The complainant, meanwhile, had his money in three different accounts. The licensee reportedly drove the complainant to various banks to amalgamate the funds, and process two payments totaling $600,000, payable to the agency in trust to purchase the segregated fund. The transactions left no money in his account to pay the assisted living facility’s fees.
Bank teller and a manager questioned the transactions
“While at the bank, a teller and a manager began to question the transactions and the nature of the relationship between the licensee and the complainant and eventually asked the licensee to leave,” the report states. The bank manager told council that the teller in this incident observed that the complainant appeared confused, unable to respond to her questions and kept asking the licensee, Pennoyer, how he should respond.
After leaving the bank the complainant was reportedly hesitant to sign forms following his conversation with the bank’s manager.
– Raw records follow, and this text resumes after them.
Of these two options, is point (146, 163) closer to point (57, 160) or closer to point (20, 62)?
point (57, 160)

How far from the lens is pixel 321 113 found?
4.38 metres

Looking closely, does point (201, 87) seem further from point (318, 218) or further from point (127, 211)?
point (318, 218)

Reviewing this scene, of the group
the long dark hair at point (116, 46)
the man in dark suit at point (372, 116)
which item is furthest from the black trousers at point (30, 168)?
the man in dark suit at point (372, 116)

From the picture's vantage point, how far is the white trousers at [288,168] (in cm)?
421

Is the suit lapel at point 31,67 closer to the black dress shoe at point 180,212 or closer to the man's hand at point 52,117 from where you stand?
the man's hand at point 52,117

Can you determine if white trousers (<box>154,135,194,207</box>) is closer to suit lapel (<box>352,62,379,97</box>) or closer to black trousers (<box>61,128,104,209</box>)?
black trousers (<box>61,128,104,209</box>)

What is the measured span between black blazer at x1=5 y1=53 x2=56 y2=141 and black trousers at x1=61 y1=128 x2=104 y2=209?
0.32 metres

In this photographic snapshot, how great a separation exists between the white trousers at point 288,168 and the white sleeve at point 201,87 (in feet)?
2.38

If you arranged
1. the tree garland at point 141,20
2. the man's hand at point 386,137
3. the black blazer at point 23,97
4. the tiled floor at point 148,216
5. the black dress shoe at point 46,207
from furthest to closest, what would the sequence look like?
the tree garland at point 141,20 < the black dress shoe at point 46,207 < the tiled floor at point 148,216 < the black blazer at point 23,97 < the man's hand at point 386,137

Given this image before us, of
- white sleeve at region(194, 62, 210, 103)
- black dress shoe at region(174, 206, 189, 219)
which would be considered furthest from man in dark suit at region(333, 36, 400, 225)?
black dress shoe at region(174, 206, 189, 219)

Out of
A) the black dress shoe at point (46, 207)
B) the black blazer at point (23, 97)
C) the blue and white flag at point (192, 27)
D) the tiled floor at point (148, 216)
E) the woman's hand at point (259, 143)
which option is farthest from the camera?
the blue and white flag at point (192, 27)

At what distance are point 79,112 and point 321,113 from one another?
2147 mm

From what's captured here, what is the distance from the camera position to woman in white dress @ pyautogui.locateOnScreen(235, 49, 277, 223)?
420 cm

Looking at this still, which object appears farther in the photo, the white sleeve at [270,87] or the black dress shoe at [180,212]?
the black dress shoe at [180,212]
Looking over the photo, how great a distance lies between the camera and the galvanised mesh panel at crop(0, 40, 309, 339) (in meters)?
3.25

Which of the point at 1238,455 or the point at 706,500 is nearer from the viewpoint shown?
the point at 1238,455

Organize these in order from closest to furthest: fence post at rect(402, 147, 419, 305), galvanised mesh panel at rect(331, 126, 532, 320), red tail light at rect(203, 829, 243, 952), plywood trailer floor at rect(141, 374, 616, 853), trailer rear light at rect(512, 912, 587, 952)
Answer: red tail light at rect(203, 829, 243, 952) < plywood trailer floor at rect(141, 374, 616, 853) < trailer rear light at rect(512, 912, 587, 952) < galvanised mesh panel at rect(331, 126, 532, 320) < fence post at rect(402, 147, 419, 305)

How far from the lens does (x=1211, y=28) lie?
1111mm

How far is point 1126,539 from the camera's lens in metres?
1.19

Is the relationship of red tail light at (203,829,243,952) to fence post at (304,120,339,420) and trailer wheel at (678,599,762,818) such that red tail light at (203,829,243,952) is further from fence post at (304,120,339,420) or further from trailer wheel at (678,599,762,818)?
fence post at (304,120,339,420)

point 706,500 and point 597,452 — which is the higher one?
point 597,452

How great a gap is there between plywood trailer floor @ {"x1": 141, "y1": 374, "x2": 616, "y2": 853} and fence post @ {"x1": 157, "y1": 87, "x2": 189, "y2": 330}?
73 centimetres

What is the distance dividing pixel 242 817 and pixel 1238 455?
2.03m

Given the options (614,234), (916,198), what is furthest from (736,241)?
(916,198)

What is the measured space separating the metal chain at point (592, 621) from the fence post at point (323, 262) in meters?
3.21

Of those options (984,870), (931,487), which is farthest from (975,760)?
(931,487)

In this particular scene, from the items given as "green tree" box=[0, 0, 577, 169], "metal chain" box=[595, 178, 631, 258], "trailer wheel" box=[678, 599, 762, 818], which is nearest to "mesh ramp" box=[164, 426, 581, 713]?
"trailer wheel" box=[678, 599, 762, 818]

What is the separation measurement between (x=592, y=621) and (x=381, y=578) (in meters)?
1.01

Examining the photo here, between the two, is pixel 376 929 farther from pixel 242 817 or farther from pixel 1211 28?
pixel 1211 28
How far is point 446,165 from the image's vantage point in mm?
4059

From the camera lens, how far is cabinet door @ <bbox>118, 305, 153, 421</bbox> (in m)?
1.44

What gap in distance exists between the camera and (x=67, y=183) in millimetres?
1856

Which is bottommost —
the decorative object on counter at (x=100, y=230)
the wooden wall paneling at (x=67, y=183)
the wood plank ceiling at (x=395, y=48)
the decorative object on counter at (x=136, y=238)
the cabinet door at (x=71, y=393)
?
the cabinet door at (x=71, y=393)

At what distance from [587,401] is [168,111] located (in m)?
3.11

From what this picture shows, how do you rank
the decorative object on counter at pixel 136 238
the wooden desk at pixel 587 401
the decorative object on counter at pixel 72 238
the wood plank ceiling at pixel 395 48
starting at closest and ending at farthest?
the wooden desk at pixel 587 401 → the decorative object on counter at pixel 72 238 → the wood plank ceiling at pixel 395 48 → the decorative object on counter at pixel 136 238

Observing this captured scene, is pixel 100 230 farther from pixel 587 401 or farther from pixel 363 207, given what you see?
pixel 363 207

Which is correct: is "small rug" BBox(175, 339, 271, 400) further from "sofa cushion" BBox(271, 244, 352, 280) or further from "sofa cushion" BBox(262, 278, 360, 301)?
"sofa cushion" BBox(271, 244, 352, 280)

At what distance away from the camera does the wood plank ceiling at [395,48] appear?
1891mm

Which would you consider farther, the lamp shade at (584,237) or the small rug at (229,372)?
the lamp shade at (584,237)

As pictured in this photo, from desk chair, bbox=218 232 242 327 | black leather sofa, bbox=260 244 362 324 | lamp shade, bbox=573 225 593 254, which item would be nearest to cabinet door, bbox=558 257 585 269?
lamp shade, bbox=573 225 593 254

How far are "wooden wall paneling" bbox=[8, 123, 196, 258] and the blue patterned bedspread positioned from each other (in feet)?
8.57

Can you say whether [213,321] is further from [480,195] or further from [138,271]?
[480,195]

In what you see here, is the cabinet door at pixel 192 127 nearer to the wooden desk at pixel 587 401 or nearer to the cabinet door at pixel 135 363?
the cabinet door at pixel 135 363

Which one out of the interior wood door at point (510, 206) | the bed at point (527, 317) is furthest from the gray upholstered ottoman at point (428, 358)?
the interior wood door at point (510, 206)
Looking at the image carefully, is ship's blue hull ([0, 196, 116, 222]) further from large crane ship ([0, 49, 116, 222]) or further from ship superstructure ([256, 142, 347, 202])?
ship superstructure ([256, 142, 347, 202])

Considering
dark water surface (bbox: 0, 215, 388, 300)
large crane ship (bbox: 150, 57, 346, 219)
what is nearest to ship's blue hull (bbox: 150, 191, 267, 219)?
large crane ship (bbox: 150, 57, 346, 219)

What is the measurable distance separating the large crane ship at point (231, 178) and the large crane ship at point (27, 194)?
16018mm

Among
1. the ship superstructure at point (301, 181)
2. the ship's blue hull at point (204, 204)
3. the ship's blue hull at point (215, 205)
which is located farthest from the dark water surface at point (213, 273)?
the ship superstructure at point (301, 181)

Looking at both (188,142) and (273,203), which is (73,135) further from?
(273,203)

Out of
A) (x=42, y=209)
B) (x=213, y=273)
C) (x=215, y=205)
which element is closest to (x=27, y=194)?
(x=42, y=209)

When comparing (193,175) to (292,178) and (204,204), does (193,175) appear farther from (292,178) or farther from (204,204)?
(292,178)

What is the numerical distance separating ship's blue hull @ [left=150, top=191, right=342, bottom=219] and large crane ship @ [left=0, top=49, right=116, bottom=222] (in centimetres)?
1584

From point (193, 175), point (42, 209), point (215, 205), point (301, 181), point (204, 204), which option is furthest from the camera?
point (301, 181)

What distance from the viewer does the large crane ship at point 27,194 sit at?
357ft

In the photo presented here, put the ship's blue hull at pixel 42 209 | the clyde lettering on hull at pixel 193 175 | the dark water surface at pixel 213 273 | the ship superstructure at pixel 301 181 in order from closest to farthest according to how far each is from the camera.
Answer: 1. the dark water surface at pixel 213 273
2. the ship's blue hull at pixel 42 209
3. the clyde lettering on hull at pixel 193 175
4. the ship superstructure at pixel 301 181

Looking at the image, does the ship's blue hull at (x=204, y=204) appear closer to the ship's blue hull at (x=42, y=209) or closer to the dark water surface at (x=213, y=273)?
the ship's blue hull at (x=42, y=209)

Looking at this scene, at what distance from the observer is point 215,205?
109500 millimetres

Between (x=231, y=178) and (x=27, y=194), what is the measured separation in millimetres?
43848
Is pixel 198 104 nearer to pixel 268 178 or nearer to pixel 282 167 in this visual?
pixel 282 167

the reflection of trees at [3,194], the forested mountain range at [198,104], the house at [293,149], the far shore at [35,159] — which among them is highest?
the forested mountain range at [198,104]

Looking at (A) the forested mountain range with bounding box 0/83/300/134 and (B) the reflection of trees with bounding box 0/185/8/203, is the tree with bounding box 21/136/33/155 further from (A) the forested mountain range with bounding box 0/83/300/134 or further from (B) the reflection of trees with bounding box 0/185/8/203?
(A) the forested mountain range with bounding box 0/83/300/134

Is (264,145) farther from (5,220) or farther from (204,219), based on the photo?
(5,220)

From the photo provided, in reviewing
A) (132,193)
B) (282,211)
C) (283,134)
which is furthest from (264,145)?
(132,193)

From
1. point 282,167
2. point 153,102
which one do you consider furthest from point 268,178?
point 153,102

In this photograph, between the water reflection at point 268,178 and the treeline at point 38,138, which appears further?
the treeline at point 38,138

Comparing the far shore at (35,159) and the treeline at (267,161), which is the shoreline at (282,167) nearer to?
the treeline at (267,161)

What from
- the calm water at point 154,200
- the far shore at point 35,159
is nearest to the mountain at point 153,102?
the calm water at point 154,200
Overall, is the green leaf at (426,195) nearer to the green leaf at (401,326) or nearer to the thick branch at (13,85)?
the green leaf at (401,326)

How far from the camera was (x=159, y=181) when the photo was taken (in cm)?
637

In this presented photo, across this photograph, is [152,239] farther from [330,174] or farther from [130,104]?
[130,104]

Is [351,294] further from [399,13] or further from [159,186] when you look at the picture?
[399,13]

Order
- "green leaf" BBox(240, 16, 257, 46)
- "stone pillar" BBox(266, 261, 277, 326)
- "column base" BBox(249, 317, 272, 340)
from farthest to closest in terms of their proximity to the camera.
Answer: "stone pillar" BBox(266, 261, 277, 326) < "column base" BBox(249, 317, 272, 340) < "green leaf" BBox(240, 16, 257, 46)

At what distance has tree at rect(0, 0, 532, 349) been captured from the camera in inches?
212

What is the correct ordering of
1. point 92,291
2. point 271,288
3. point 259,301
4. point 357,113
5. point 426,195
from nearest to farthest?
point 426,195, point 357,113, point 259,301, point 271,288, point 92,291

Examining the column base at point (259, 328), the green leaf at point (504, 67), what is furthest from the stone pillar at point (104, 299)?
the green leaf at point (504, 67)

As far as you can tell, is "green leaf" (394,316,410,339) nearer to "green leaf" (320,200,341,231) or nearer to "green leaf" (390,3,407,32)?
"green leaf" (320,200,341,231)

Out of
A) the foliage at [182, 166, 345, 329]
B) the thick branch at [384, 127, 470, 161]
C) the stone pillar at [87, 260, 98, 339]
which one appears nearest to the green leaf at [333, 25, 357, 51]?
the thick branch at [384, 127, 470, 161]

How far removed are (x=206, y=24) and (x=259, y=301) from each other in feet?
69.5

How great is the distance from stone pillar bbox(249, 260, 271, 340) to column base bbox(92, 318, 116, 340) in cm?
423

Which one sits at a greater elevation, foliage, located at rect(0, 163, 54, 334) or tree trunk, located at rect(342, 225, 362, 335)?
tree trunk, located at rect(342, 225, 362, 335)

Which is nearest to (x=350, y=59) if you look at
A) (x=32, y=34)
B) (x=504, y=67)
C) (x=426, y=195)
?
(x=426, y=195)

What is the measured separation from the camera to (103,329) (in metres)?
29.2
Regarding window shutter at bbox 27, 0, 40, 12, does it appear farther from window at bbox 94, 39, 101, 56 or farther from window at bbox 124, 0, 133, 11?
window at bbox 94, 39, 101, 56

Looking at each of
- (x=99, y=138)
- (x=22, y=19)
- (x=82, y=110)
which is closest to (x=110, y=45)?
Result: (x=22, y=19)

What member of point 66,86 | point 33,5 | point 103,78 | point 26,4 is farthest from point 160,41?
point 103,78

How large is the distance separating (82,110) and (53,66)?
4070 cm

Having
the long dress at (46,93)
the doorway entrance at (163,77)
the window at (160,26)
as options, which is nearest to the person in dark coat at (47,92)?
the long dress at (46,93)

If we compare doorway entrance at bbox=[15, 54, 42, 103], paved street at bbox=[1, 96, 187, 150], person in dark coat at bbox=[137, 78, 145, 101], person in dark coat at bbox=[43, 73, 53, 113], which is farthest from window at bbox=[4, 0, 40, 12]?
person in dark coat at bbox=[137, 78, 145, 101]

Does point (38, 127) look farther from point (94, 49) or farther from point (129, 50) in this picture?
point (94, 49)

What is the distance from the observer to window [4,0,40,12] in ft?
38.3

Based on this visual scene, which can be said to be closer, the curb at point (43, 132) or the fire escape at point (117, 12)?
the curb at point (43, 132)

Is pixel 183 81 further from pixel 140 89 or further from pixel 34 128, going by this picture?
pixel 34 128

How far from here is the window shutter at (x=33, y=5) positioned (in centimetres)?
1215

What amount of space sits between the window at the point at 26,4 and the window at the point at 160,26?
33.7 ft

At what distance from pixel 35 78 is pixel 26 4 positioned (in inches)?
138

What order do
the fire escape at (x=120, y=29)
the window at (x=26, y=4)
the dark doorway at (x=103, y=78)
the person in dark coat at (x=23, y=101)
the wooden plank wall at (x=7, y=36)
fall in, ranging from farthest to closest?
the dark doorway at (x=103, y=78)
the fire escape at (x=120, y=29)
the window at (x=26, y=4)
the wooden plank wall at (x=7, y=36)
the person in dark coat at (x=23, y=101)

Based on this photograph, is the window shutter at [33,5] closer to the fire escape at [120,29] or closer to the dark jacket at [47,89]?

When the licensee began to pack up, telling the complainant that he was going back to Alberta, the complainant agreed to sign the forms.
More, the licensee then emailed the complainant’s power of attorney to say that he was the president of a Christian ministry and was assisting the complainant with an investment and choice of beneficiary. “He did not, however, advise the nephew that he was a life agent representing the agency, nor did he send the email from a business address. Emails were sent from the licensee’s personal email account.”
Complainant contacted the RCMP
Immediately following, the complainant contacted the RCMP to say he believed he had been defrauded. “The RCMP constable advised council’s investigator that the licensee contacted the complainant to have him lift the freeze so the transfers totaling $600,000 could go through. The constable advised that when the complainant refused, the licensee began sending invoices of $3,000 for his services.
Under the council’s intended decision, Pennoyer’s license will be suspended for two years and must be supervised for an additional two years following his suspension. He must also pay council’s costs of $2,812.50 and complete an ethics course in elder planning before October 2019.